Here are three examples of ways you can protect her heart, life, and future:

  • Never talk to a friend or acquaintance about her in a way that is not building up or encouraging. The peers who surround your relationship thrive on gossip and juicy details.  Reject all of it.  If you’re in conflict or have a misunderstanding in the relationship, talk to her about it directly.   
  • Honor her by fleeing from sexual temptation. As your affections grow for someone, temptation’s pull grows as well.  Talk with one another about how, together, you can set up safeguards and boundaries that protect yourselves from yourselves.
  • Avoid just flippantly throwing out the phrase ‘I love you.’ Words matter.  I’m not saying don’t ever use that phrase.  I hope you do.  But what I’m saying is, words carry weight.  And before you say them casually, know that you mean them consistently.

Be a man full of love, courage, and integrity, and seek to protect her heart, life, and future.  

Provide for her

One day, down the road, you’ll probably be married, and then someday, you might be blessed with kids. In that role of husband and father, you’ll need to provide financially for your family.  As you begin to make money through part-time jobs, learn to spend, give, and save the money the Lord has given you in the way He sees fit.  He’s the owner.  You’re the manager. 

As you begin to date and pursue friendship with a young woman, pay for her when you go out.  Serve her in that way.  As you begin to think about what the Lord has called you to do in this life, consider the implications of providing for your family.  That is not the only factor that should determine what you do in this life, but it is also not a factor to ignore. 
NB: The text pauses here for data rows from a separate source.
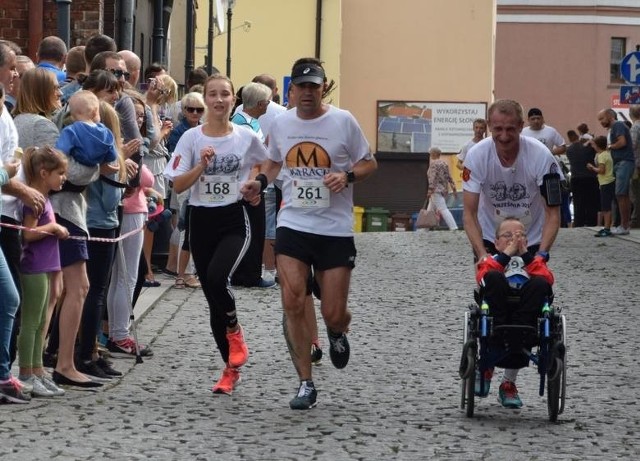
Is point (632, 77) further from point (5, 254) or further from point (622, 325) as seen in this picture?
point (5, 254)

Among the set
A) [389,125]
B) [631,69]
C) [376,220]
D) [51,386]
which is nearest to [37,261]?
[51,386]

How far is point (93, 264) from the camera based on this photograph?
1001cm

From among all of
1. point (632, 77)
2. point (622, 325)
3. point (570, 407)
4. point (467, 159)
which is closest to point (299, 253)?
point (467, 159)

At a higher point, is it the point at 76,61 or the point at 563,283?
the point at 76,61

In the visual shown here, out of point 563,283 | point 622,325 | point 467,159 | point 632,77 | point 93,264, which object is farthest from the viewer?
point 632,77

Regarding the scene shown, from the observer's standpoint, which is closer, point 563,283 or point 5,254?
point 5,254

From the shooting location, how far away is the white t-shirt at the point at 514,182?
9266 millimetres

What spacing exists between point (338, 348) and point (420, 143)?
40519mm

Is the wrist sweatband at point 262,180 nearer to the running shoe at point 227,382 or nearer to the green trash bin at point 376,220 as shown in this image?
the running shoe at point 227,382

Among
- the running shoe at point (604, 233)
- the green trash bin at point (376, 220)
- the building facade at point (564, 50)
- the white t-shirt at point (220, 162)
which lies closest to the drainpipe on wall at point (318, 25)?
the green trash bin at point (376, 220)

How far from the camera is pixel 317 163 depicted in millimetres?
9359

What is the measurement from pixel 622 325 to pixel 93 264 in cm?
518

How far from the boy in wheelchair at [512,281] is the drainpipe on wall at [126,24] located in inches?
383

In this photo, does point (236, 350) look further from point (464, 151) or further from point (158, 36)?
point (464, 151)
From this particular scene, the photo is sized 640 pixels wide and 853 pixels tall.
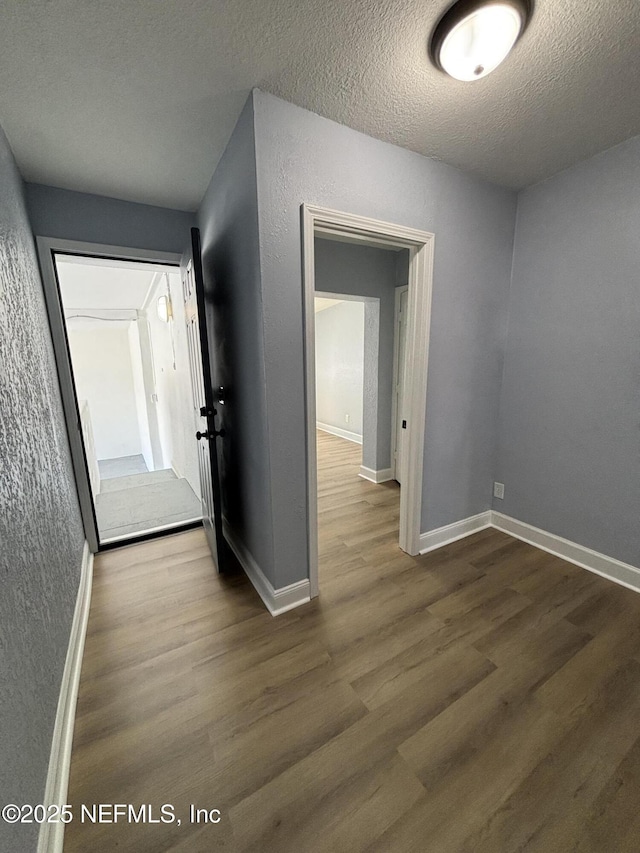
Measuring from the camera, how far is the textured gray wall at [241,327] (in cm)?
157

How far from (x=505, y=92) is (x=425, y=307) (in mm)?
949

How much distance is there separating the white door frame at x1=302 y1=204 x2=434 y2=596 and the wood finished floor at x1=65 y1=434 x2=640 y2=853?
1.29 feet

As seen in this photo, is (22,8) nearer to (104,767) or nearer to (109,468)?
(104,767)

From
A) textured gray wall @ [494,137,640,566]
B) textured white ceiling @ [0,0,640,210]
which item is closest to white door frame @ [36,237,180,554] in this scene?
textured white ceiling @ [0,0,640,210]

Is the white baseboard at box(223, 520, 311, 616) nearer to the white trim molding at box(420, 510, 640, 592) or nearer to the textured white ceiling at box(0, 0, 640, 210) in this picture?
the white trim molding at box(420, 510, 640, 592)

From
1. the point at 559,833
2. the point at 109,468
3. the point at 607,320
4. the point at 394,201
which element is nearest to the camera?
the point at 559,833

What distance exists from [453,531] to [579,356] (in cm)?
147

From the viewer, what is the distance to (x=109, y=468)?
7.85 m

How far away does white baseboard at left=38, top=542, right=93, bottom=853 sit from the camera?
0.90 metres

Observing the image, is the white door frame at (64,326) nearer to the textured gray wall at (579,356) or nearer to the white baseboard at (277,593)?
the white baseboard at (277,593)

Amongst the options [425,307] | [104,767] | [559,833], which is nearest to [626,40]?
[425,307]

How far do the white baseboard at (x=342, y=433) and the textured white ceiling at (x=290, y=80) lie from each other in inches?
168

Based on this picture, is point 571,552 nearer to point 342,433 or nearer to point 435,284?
point 435,284

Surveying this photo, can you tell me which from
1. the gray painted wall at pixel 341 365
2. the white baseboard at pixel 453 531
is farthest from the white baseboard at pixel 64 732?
the gray painted wall at pixel 341 365
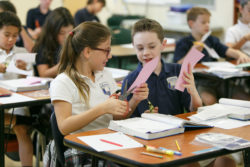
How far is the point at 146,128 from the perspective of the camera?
1.74 meters

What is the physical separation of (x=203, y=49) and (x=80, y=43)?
199 cm

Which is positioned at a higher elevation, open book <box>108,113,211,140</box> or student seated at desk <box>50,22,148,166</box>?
student seated at desk <box>50,22,148,166</box>

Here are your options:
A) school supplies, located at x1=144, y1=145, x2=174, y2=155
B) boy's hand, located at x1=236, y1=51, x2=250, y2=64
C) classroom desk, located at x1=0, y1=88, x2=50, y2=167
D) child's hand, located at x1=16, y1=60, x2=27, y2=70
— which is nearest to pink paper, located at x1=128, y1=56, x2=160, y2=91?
school supplies, located at x1=144, y1=145, x2=174, y2=155

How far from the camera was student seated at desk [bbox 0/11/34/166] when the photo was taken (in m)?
2.91

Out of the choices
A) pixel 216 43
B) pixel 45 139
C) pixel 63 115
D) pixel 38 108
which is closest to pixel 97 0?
pixel 216 43

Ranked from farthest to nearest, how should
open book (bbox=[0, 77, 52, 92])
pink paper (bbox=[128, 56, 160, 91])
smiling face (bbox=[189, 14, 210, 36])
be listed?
1. smiling face (bbox=[189, 14, 210, 36])
2. open book (bbox=[0, 77, 52, 92])
3. pink paper (bbox=[128, 56, 160, 91])

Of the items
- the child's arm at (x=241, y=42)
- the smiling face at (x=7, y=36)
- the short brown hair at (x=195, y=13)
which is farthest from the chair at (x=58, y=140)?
the child's arm at (x=241, y=42)

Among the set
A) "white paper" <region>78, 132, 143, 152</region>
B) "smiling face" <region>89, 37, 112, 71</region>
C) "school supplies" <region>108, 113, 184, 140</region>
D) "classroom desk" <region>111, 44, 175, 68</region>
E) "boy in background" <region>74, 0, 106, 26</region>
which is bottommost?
"white paper" <region>78, 132, 143, 152</region>

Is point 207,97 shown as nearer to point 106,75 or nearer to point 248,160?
point 106,75

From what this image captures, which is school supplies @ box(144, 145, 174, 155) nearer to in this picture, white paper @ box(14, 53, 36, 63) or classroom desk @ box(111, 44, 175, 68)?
white paper @ box(14, 53, 36, 63)

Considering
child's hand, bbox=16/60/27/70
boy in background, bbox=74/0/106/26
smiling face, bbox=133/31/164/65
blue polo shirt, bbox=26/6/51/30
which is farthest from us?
boy in background, bbox=74/0/106/26

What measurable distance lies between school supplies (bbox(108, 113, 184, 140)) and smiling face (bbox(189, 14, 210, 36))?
89.1 inches

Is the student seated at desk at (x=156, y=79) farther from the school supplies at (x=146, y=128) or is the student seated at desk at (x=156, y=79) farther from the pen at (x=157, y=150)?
the pen at (x=157, y=150)

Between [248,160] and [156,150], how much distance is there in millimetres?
541
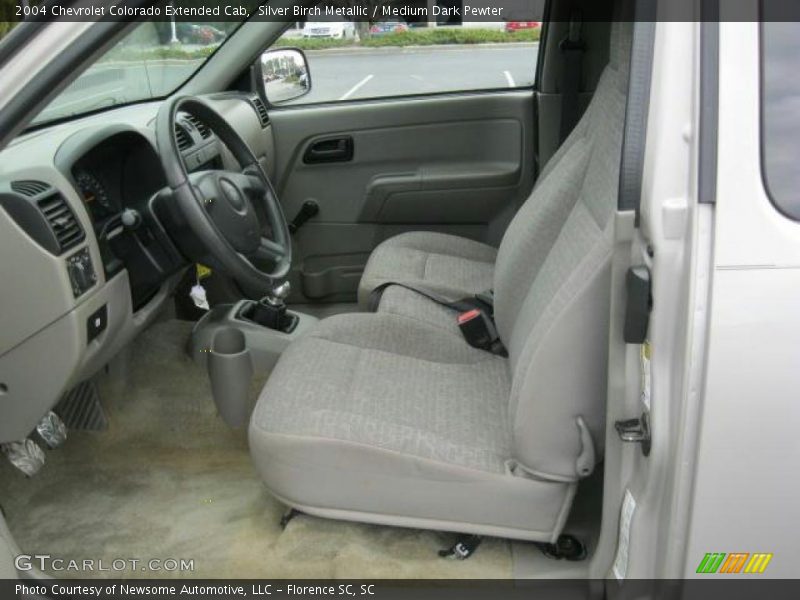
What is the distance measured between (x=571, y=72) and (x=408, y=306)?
3.37 feet

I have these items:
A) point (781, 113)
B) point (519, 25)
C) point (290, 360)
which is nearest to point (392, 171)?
point (519, 25)

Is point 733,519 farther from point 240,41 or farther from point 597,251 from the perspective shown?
point 240,41

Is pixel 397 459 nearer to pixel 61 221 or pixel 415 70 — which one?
pixel 61 221

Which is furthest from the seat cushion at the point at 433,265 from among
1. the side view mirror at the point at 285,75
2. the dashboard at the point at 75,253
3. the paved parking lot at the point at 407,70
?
the side view mirror at the point at 285,75

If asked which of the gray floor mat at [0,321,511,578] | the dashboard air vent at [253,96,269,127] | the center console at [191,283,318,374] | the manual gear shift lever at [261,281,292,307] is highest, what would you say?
the dashboard air vent at [253,96,269,127]

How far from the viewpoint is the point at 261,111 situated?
9.34ft

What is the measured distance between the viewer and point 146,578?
5.05 ft

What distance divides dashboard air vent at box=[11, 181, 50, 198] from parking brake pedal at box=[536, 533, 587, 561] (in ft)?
3.69

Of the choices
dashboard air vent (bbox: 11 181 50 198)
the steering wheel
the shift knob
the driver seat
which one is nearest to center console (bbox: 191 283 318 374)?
the shift knob

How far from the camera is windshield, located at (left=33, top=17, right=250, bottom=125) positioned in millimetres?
2180

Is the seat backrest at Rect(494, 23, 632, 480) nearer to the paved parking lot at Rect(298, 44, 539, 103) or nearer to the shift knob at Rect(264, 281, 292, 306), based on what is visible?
the shift knob at Rect(264, 281, 292, 306)

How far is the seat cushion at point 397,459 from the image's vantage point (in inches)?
54.2

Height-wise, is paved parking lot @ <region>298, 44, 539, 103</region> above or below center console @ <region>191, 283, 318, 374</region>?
above

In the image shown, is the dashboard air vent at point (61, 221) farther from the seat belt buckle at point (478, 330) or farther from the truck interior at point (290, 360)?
the seat belt buckle at point (478, 330)
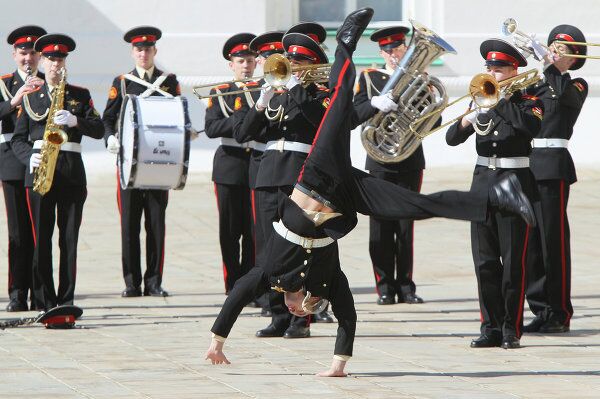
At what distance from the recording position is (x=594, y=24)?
1847cm

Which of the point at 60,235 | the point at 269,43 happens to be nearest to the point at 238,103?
the point at 269,43

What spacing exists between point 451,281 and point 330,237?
466 centimetres

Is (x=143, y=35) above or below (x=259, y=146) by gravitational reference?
above

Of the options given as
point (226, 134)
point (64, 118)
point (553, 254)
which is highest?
point (64, 118)

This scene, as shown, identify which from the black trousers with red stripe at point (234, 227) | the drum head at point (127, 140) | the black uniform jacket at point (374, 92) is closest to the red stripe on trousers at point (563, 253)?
the black uniform jacket at point (374, 92)

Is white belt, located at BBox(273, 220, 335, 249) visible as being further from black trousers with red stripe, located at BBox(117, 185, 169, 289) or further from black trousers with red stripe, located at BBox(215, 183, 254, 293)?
black trousers with red stripe, located at BBox(117, 185, 169, 289)

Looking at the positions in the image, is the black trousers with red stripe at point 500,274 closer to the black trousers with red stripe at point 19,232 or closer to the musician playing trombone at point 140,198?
the musician playing trombone at point 140,198

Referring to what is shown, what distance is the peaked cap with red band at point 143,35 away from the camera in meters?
11.5

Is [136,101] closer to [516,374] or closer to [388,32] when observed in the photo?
[388,32]

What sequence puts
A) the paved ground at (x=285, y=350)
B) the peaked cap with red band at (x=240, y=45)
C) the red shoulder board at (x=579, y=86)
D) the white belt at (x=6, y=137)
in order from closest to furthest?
the paved ground at (x=285, y=350)
the red shoulder board at (x=579, y=86)
the peaked cap with red band at (x=240, y=45)
the white belt at (x=6, y=137)

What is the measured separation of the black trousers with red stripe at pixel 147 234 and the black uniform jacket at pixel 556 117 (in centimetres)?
332

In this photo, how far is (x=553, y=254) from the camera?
9.71m

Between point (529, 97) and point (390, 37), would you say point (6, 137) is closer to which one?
point (390, 37)

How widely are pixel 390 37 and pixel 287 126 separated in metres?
2.00
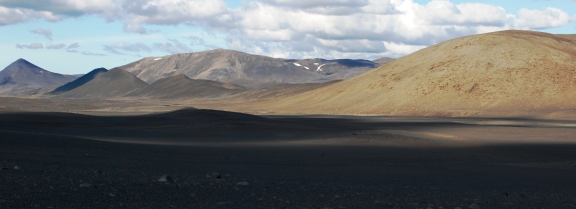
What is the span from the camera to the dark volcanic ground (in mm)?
9984

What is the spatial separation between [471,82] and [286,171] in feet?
189

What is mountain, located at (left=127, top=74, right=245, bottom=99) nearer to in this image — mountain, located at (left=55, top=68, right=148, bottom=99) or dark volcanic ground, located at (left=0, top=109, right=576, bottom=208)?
mountain, located at (left=55, top=68, right=148, bottom=99)

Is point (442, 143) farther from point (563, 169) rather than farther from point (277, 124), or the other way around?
point (277, 124)

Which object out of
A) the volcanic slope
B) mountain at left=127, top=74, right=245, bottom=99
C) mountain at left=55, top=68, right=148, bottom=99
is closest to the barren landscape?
the volcanic slope

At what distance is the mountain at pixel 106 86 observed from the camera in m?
171

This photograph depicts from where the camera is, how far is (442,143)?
85.6 feet

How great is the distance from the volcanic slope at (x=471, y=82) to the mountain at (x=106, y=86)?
96.7 m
God has designed us to work.  Work was a part of a God’s perfect design in Genesis, and it was a part of our world, before the fall of man.  We’ve been created by God to work, accomplish, build, design, manage, lead, and serve, ultimately not for ourselves, but as worship to the Lord.  Keep developing a work ethic that is both glorifying and worshipful to God, as well as, loving to your future wife. 

I’m grateful to call you my son, and I love you more than you’ll ever know.  I am praying with you and for you through all of these things and in the years to come.  Keep trusting in our God who is forever faithful and steadfast in His love.  He is a perfect Father, and you are His son, so talk to Him all the time and about everything.